Он поднялся с пола и с трудом осилил серию движений, необходимых для того, чтобы выбраться на улицу: он был похож на муху, у которой оторвали крылышки и три ноги в придачу.
Я услышал, как плачет ребенок. Его мать через дверную щель глазела на меня. Я поднимался вверх по лестнице, сопровождаемый почтительным шепотком пуэрториканцев. Вдруг я заметил, что на мне ничего нет, кроме халата. Да, здорово бы я выглядел, ловя для него такси. Я оступился, ощутив новый приступ горя. Это было отчаяние того сорта, что одолевает тебя во сне, в котором ты убиваешь тараканов.
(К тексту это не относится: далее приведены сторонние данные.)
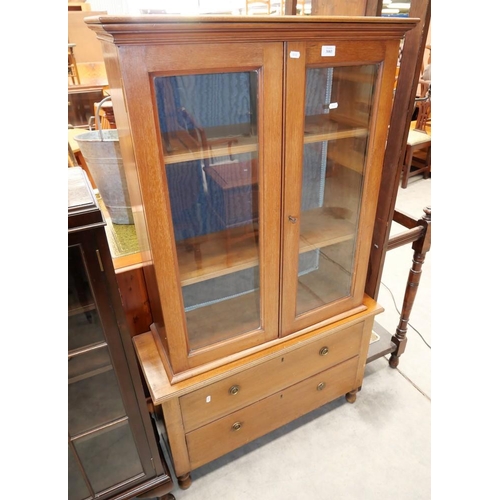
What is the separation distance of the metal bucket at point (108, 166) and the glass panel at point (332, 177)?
0.60m

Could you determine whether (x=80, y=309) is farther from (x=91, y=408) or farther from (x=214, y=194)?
(x=214, y=194)

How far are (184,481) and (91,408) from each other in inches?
22.3

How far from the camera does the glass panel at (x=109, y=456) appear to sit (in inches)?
44.1

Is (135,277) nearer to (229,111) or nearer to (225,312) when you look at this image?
(225,312)

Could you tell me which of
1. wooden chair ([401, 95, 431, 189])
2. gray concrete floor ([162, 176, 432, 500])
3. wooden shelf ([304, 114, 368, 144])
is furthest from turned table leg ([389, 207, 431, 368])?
wooden chair ([401, 95, 431, 189])

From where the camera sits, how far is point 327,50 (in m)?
0.91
И они ополчились на меня, в буквальном смысле этого слова, я видел их следы, ведущие в разные направления – струйку чистой мерзости, которую видишь, когда машина проезжает по покрытому льдом озеру. Но кто сидит за рулем в животе у таракана? И беда, от которой я увернулся, возвратившись из полицейского участка и обнаружив, что Шерри дома, вновь прилетела ко мне на крыльях и безмолвно нависла надо мной, как тень летучей мыши, и тело мое превратилось в пещеру, в которой таились все разновидности смерти. Одинокий зеленый глаз Деборы снова глядел на меня. Все опять пошло вкривь и вкось. Я почувствовал смену погоды на небесах. А я ведь мог помешать этому. Я мог возвратиться назад к тому моменту, когда я начал избивать Шаго и он умолял меня отпустить его.
Шерри как будто и не вставала с постели. Она лежала на спине и даже не повернула голову ко мне, когда я вошел. Ее лицо было очень бледным, и хотя она не плакала, ее веки были красны, глаза поблекли. Я потянулся взять ее за руку – и это было ошибкой: в ней не было жизни. Я осушил стакан в три глотка. И не прошло и полутора минут, как наполнил его вновь. Эту порцию я пил медленно, но я опять сел на виски. Я был в том настроении, когда виски не отличишь от крови.
– Хочешь выпить? – спросил я.
Она не ответила. Я сделал еще глоток, подумывая о том, что пора уходить. Дело шло к полуночи, и скоро мне надо было быть у Барнея Келли, и моему дальнейшему пребыванию здесь уже не было никакого оправдания. Но она взглянула на меня и сказала:
– Мне плохо.
– Ты неважно выглядишь.
– Ладно, – сказала она, – ты зато выглядишь почти так же хорошо, как когда я встретила тебя на улице.
– Спасибо.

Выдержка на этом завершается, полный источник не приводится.